O melhor foram sem dúvida as conversas, à volta dos livros e da leitura, das
palavras, da poesia, e as outras, à volta da mesa e regadas a bom tinto da
região. O melhor de tudo foram as amizades que nasceram, as histórias que se
contaram e ouviram, umas com espanto, atenta curiosidade, alma e respeito,
outras com um sorriso ou mesmo gargalhadas. Houve momentos hilariantes e
descontraídos, outros houve de assombro e afinado escutar. Trocaram-se ideias,
experiências, opiniões e pontos de vista, como convém. E também olhares, e
sorrisos, e gestos, e humor, em suma, todos aqueles ingredientes necessários à
comunhão humana.
E agora, uma palavra aos escritores, aos
leitores, aos jornalistas, aos editores, em suma, a toda a gente ligada ao
mundo da Literatura em Portugal: o Escritos & Escritores possui tremendas
potencialidades. Tem à cabeça, um grupo empenhado, cheio de ideias e vontade de
fazer algo pela cultura, como é a ACA – Amigos do Concelho de Avis, que com
pouquíssimos e inconsistentes fundos de apoio organiza e leva para a frente um
evento desta natureza, recebe os convidados com uma hospitalidade e dedicação
exemplares, assegurando-lhes todas as despesas envolvidas na estadia,
deslocação e alimentação, demonstrando um esforço, não só financeiro, mas
empreendedor, notável, promotor da cultura nas escolas e junto das populações
locais. Avis é uma Vila lindíssima, palco e protagonista de um passado
histórico de relevo, de gente acolhedora, rica gastronomia e belas paisagens.

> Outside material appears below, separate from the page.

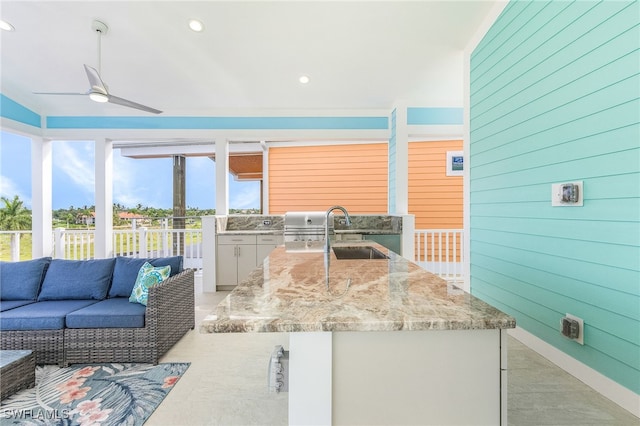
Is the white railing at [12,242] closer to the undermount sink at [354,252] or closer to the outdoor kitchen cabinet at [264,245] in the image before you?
the outdoor kitchen cabinet at [264,245]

Possui infraestruturas de excelência, como um vasto auditório, onde, sábado à
noite, nos foi dado assistir a uma produção do Grupo de Teatro A Fantasia,
Versejando, que se revelou “uma viagem através das palavras dos poetas do
Concelho de Avis”, como está escrito na sinopse. Este auditório seria o palco
ideal para um evento literário à escala do que acontece na Póvoa do Varzim com
o Correntes ou em Penafiel com a Escritaria, porque os ingredientes estão lá
todos: uma equipa de excelência e um grupo de escritores e poetas empenhados e
dispostos a fazê-lo crescer. O que falta é a atenção do País e do público
interessado. Por isso, aqui deixo o meu apelo, a todos aqueles que fazem dos
livros e da Literatura a sua paixão ou profissão. Portugal, os Livros e a
Cultura agradecem.
4 comentários:
Gostei imenso de ler o teu blog.
Eu estudei em Avis, na altura Externato Mestre de Avis.
De facto em termos culturais evolui bastante, mas continua a ser a "aldeia" em que todos se conhecem.
A tua editora não consegue vir a Coimbra!!!
Quando estiveste em Leiria não tive mesmo oportunidade de lá ir. Continuo com o teu livro, à espera que no assines...Beijinhos
Cara Gabriela, venha mais vezes a Avis, pois o seu testemunho é próprio de alguém que pode fazer muito mais, pois aquilo que fez já foi muito. E Avis precisa de pessoas que possam fazer mais, sendo certo que Avis sabe reconhecer que lhe faz bem.
Obrigado.
Foi com muita emoção que li este seu texto. Fiquei feliz por ter gostado de Avis. Parte das minhas raízes estão nesse concelho. Os pais casaram lá por isso Avis foi preponderante na minha vinda ao mundo :). Não conhecia este evento que refere mas vou ficar mais atenta de futuro.Avis é uma vila tão bonita não é verdade?
Tudo de bom para si
P.S. - Comecei a ler o seu livro que tão simpaticamente autografou na Feira do Livro de Lisboa. Diverti-me muito com esse primeiro capítulo que refere.